### Task brief
Read through the listing below and copy each line in which the word "fraction" occurs.

** Opening Material for this exercise block **

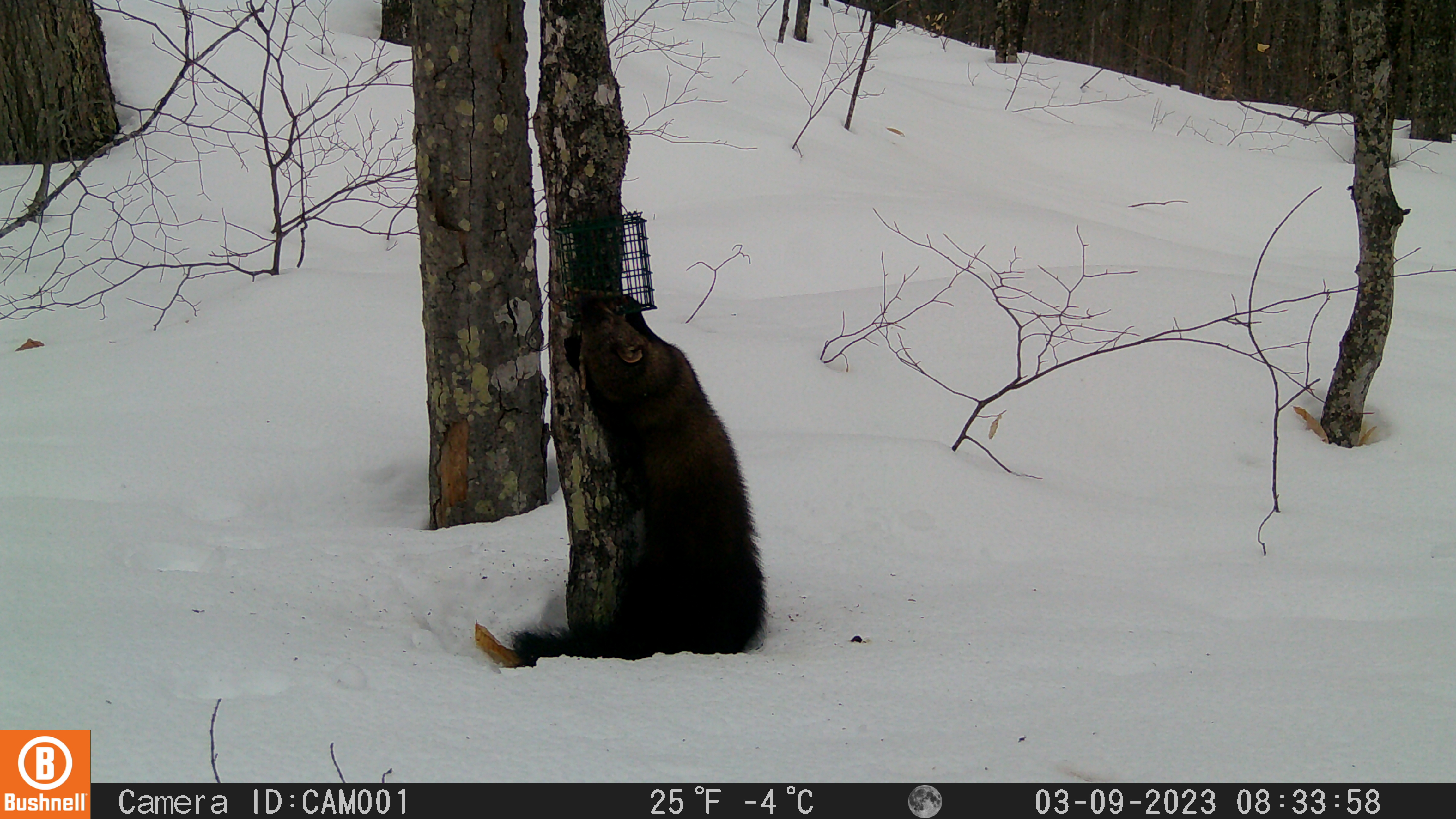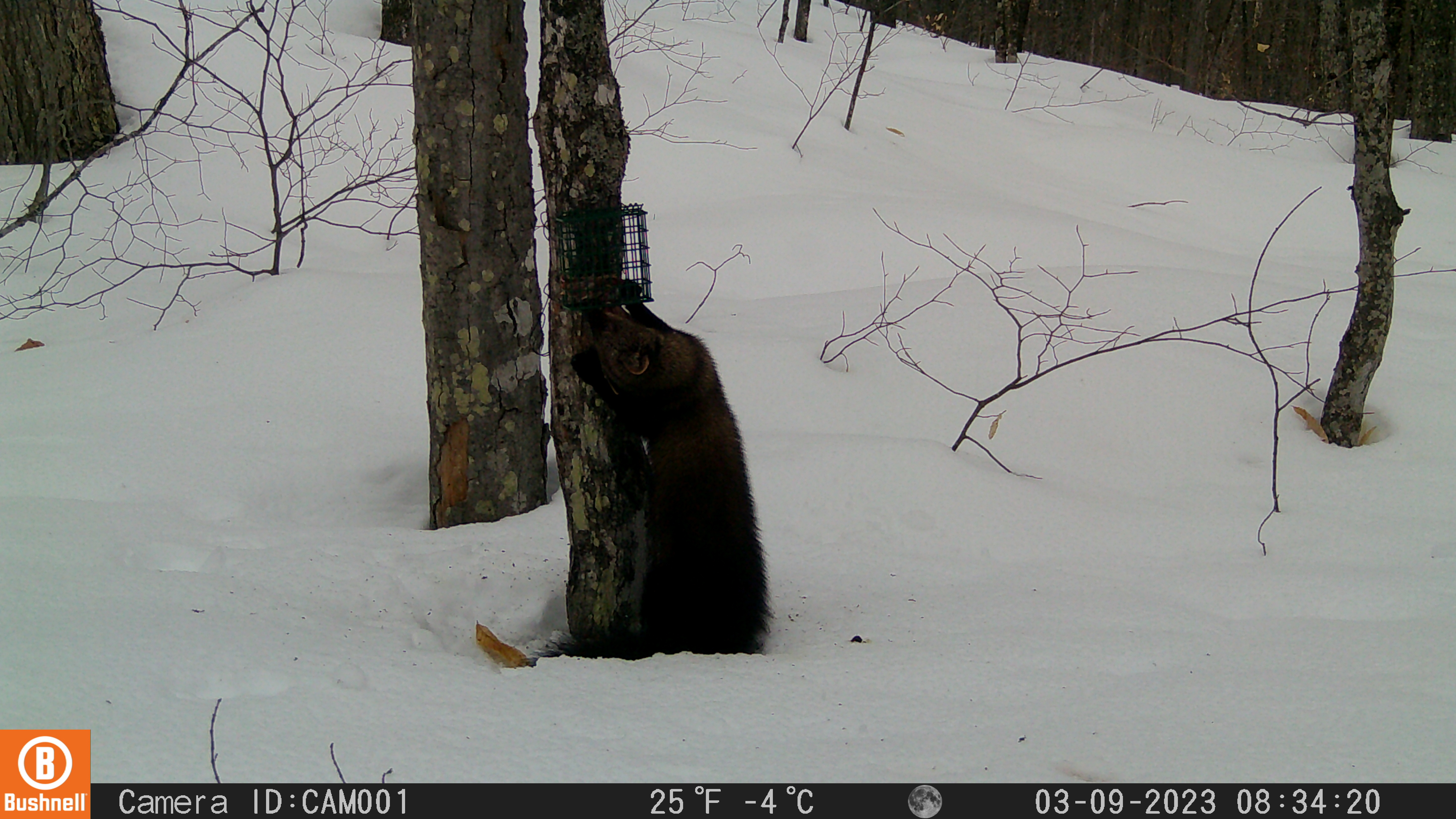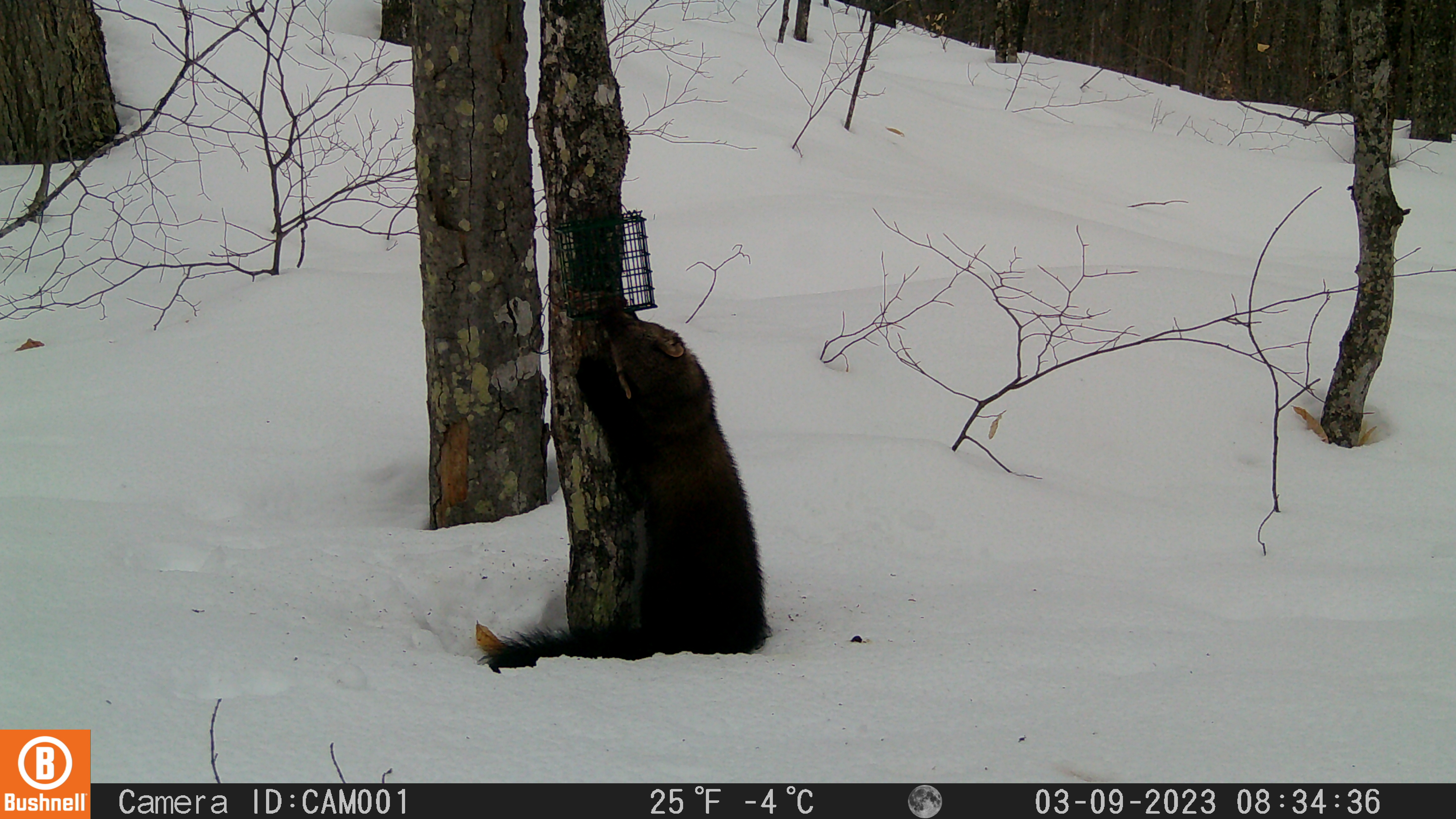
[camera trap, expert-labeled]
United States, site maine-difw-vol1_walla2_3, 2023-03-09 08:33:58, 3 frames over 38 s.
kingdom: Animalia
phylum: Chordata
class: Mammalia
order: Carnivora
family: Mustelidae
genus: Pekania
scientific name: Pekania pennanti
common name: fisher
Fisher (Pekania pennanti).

** Closing Material for this exercise block **
** Opening Material for this exercise block **

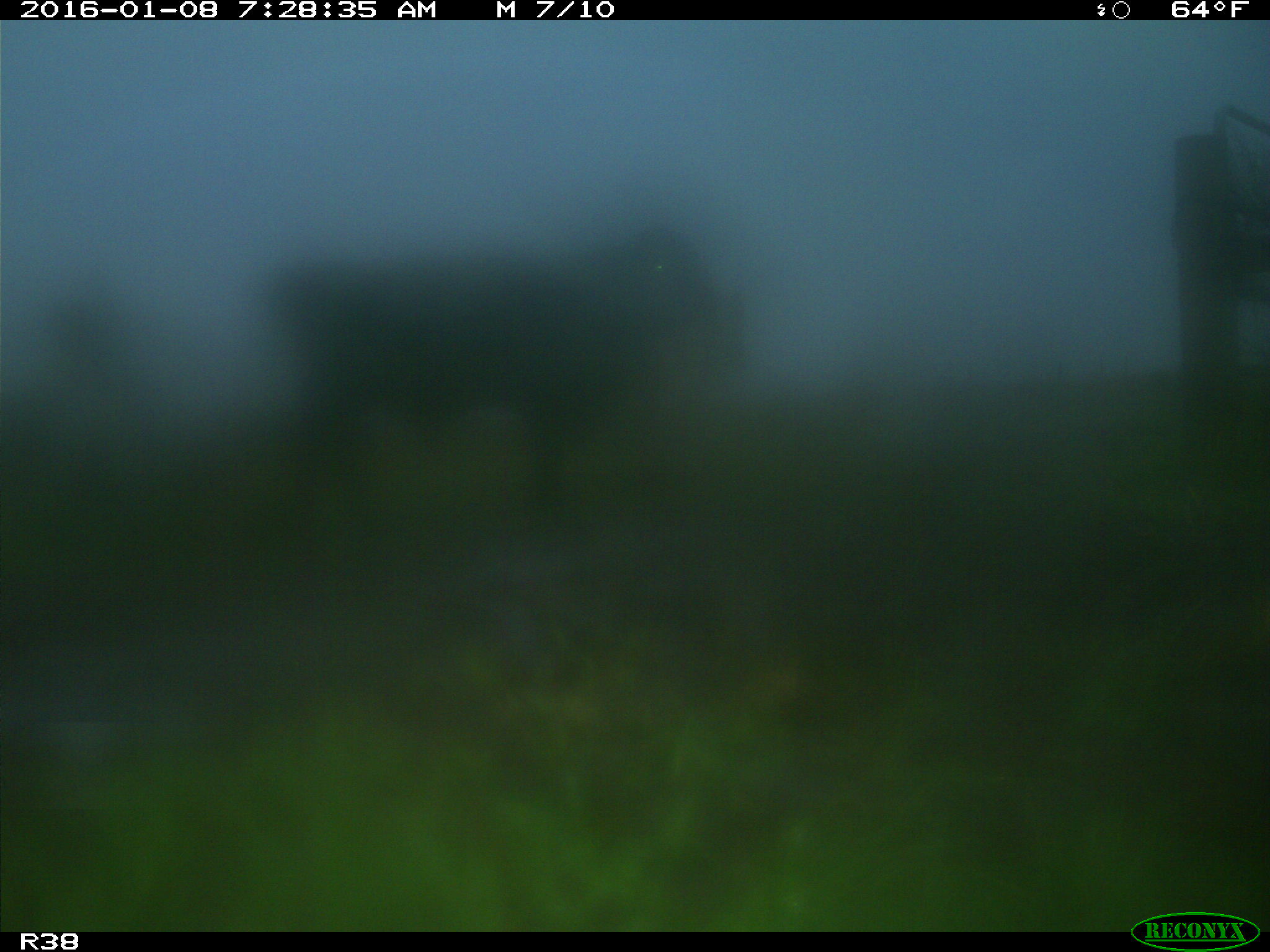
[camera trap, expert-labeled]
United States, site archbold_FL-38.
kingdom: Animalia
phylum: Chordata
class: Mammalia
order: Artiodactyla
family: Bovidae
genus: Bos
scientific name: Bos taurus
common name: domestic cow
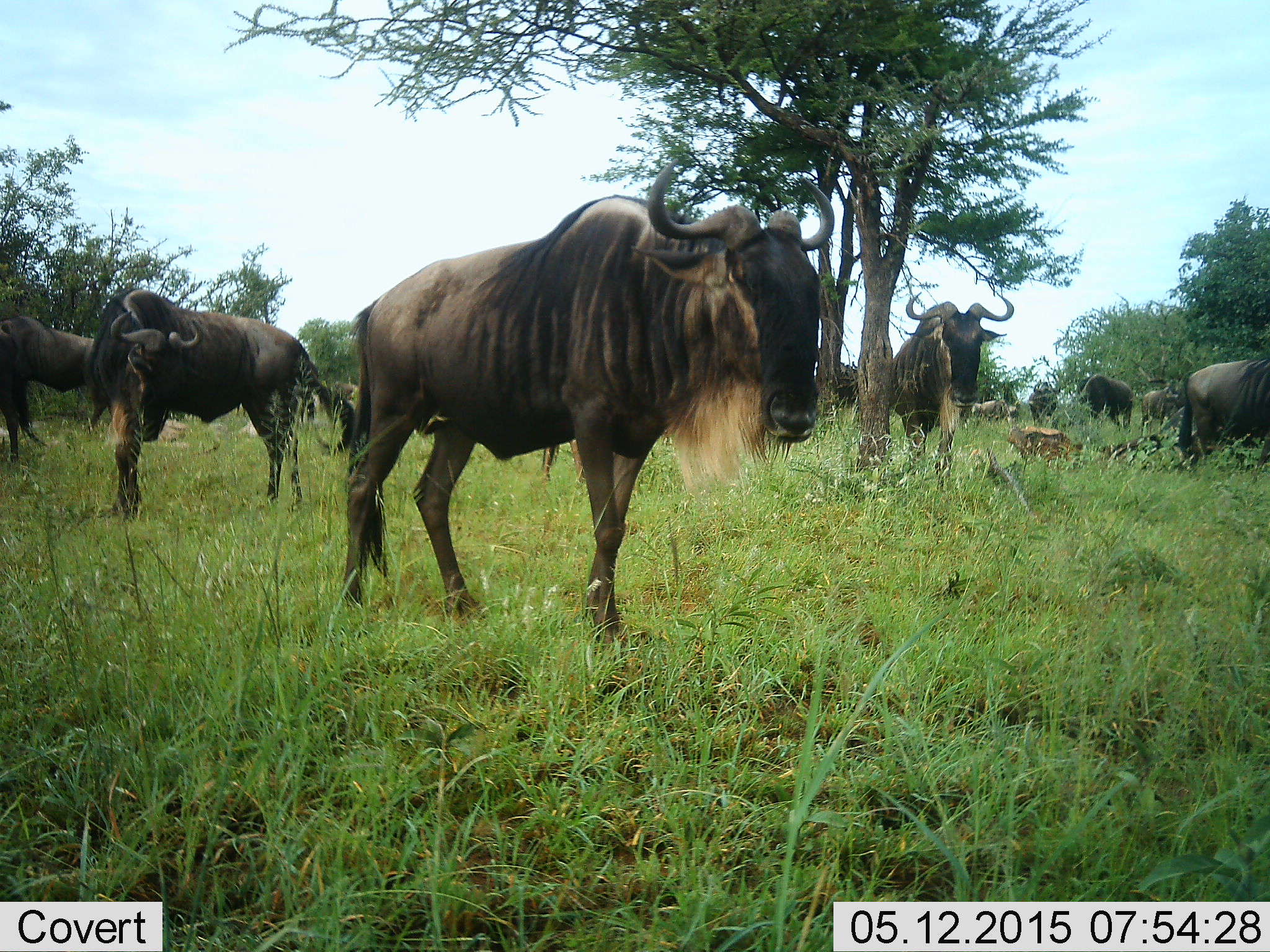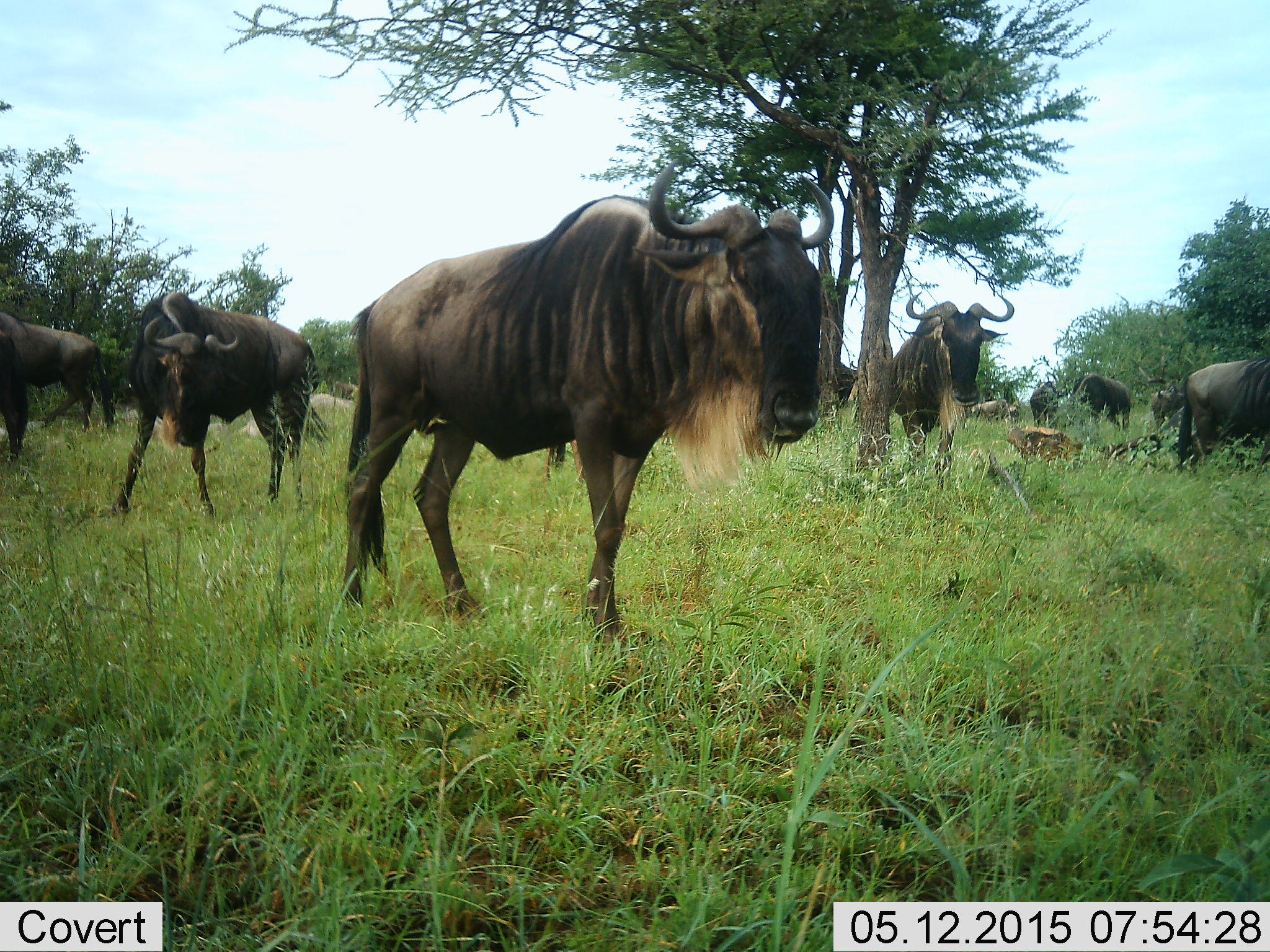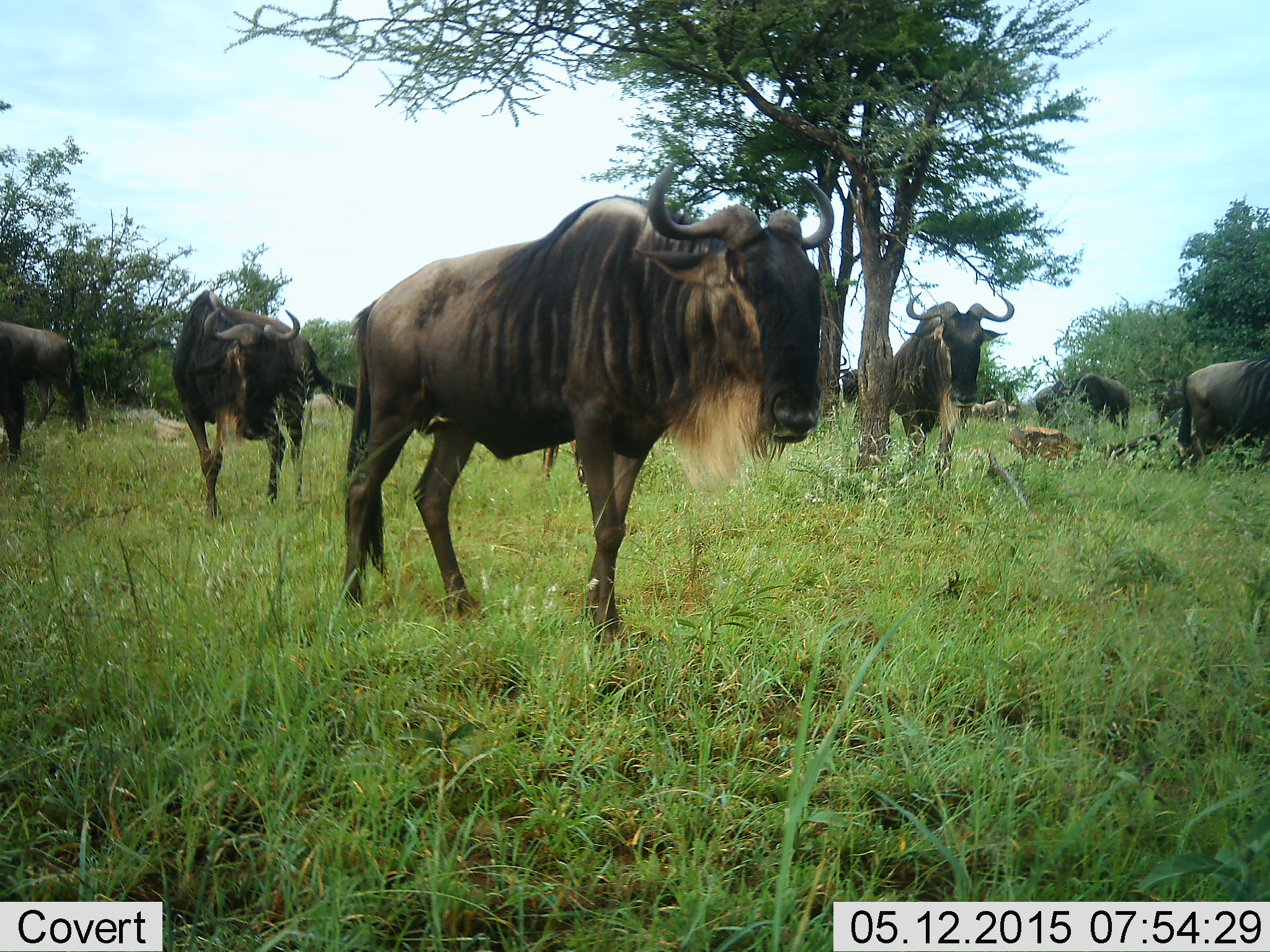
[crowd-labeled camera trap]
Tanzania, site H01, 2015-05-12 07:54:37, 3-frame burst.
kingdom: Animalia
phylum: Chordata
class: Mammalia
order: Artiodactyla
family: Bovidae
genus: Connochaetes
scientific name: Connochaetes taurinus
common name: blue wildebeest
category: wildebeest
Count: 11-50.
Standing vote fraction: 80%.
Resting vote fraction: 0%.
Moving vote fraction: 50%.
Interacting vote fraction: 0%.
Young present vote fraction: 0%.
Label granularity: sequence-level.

** Closing Material for this exercise block **

### Response
Standing vote fraction: 80%.
Resting vote fraction: 0%.
Moving vote fraction: 50%.
Interacting vote fraction: 0%.
Young present vote fraction: 0%.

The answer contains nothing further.